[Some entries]
··········

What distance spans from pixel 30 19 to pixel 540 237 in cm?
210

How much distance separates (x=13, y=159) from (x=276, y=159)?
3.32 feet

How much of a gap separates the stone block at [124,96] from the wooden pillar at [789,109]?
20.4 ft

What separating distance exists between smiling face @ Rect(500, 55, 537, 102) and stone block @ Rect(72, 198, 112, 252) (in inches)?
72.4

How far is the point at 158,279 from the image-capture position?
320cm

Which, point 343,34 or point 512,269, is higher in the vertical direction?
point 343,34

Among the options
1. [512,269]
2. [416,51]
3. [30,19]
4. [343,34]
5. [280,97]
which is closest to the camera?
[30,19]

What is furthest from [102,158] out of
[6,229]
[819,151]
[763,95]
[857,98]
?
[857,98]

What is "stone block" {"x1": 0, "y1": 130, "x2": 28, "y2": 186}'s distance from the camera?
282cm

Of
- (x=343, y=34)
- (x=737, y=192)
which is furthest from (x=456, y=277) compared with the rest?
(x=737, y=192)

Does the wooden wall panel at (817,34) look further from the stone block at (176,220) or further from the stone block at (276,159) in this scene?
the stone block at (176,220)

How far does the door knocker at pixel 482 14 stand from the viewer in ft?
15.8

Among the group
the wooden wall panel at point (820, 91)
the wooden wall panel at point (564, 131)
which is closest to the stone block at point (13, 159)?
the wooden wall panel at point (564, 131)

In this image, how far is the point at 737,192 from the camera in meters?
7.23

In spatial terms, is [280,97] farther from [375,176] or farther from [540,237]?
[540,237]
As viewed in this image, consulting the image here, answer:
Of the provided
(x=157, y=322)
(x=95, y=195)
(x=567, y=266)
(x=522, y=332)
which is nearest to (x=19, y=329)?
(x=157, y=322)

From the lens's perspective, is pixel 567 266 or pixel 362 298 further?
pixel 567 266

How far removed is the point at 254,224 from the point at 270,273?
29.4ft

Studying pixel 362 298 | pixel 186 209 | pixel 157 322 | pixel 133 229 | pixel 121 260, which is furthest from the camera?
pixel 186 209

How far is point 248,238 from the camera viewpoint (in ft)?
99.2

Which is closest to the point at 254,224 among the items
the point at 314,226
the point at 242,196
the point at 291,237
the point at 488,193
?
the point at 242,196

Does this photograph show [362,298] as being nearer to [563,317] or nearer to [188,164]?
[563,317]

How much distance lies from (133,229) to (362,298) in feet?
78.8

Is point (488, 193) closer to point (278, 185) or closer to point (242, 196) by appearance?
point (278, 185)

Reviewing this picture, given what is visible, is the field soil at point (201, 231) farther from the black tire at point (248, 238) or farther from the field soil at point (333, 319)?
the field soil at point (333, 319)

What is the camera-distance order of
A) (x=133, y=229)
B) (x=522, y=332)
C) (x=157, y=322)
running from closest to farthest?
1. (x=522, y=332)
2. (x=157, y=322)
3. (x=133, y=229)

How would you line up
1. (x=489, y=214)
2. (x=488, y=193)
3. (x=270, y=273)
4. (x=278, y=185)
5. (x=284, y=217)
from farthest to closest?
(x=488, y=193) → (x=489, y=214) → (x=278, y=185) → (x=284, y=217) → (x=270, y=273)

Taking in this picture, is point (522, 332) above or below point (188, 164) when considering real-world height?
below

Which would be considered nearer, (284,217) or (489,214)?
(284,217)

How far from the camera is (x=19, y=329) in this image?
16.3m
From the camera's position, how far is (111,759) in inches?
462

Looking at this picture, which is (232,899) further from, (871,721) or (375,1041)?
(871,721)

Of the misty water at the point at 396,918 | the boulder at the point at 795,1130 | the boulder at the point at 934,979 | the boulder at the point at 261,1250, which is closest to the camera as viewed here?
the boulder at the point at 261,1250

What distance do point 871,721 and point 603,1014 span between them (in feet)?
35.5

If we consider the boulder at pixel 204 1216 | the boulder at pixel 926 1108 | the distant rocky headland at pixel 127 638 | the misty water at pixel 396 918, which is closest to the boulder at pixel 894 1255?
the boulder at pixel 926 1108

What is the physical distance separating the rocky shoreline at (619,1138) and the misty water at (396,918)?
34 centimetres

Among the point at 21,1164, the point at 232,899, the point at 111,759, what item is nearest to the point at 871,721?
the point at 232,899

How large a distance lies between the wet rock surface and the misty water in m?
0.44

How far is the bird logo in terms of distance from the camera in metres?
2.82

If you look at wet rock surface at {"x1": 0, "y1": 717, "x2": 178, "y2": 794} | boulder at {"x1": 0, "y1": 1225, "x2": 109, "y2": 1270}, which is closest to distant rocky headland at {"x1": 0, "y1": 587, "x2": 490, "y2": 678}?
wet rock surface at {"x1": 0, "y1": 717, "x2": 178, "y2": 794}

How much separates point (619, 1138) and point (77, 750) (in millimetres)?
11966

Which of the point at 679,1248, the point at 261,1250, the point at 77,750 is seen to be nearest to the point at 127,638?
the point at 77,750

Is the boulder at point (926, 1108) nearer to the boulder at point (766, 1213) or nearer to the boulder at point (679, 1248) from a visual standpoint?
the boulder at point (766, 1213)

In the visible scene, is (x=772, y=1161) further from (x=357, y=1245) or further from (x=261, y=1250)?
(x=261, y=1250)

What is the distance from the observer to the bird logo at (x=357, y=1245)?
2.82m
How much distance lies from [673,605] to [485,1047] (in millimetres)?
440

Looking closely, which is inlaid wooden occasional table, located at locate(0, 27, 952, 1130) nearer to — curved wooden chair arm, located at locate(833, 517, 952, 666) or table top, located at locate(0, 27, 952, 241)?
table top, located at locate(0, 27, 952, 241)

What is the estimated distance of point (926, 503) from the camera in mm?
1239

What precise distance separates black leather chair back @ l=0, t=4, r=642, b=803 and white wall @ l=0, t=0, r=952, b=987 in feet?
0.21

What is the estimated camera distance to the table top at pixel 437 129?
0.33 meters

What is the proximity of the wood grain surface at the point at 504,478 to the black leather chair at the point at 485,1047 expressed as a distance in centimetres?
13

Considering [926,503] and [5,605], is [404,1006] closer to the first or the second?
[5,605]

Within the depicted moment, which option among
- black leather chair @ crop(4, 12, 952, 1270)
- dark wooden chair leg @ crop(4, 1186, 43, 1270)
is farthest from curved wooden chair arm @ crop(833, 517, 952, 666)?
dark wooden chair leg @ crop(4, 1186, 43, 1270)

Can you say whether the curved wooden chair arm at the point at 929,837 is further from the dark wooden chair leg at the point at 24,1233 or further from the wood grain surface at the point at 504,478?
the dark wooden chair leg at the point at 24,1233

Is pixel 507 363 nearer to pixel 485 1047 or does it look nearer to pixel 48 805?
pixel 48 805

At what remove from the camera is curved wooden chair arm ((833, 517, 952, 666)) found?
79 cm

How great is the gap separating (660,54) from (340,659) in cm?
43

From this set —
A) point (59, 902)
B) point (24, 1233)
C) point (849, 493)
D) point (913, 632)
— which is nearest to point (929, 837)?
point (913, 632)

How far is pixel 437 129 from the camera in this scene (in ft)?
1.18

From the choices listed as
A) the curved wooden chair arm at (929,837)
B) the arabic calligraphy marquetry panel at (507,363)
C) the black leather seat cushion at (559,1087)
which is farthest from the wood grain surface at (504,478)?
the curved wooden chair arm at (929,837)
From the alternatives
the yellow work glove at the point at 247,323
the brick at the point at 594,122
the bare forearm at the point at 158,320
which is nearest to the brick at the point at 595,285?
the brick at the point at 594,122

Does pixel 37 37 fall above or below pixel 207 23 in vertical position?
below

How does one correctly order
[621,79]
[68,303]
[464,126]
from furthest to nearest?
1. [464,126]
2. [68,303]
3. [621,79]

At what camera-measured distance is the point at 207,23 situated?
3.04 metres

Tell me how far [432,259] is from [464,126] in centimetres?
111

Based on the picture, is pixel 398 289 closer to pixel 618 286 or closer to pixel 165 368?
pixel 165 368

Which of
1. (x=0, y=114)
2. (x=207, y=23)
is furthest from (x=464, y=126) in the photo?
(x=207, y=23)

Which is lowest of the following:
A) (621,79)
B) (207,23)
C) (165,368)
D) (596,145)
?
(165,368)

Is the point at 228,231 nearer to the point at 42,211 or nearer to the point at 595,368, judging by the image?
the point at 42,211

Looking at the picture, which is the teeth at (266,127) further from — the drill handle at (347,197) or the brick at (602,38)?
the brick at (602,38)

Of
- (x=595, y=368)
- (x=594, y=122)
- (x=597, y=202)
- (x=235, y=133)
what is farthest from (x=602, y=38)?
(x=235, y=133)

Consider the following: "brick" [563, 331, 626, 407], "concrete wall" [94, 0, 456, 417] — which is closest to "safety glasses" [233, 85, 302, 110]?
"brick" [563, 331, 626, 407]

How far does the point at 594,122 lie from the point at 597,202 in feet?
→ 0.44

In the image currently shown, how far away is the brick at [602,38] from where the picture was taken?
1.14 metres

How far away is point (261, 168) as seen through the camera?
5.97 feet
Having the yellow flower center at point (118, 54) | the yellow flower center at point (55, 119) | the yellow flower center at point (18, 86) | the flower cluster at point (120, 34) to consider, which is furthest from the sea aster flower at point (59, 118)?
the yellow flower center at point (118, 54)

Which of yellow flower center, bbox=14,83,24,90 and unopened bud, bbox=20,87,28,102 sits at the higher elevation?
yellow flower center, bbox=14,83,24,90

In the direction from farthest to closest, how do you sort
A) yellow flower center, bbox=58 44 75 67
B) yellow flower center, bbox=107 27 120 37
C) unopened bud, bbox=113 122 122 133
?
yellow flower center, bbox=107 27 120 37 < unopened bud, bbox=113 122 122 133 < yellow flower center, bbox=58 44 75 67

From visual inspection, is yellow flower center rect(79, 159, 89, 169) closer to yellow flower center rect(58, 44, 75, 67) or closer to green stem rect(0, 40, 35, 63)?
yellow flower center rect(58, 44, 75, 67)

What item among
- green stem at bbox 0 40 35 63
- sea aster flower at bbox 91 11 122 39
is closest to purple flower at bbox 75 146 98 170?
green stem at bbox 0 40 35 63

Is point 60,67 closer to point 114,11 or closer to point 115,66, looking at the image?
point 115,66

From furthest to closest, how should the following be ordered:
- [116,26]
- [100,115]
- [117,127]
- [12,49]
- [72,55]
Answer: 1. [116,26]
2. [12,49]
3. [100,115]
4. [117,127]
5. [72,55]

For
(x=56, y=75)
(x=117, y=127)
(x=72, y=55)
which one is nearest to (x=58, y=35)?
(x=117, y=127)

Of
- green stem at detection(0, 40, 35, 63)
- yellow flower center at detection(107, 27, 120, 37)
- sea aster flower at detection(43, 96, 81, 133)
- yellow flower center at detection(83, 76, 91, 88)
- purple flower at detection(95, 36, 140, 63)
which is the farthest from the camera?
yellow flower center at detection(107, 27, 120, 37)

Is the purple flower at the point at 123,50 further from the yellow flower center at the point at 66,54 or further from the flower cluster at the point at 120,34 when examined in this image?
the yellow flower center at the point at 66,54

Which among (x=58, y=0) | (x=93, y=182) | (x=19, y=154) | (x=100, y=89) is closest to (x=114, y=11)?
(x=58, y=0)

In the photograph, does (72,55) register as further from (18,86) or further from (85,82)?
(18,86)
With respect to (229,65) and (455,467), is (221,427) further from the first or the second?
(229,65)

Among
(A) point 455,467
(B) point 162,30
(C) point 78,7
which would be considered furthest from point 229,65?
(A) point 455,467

··········

- **Your instructions**
Rescale the entries from the line containing "In the photograph, does" through the end of the entries, both ends included, and write out every line again, requests included. Multiply each coordinate in the answers by 1.8 and round to whole numbers, rounding halves up, but leave the numbers in the requests unchanged.

- **Result of the exercise**
In the photograph, does (72,55) register as further from (18,86) or further from (85,82)?
(32,155)
With respect to (229,65) and (455,467), is (221,427) further from the first or the second?
(412,117)

Among
(A) point 455,467
(B) point 162,30
(C) point 78,7
which would be considered furthest from point 229,65?
(A) point 819,841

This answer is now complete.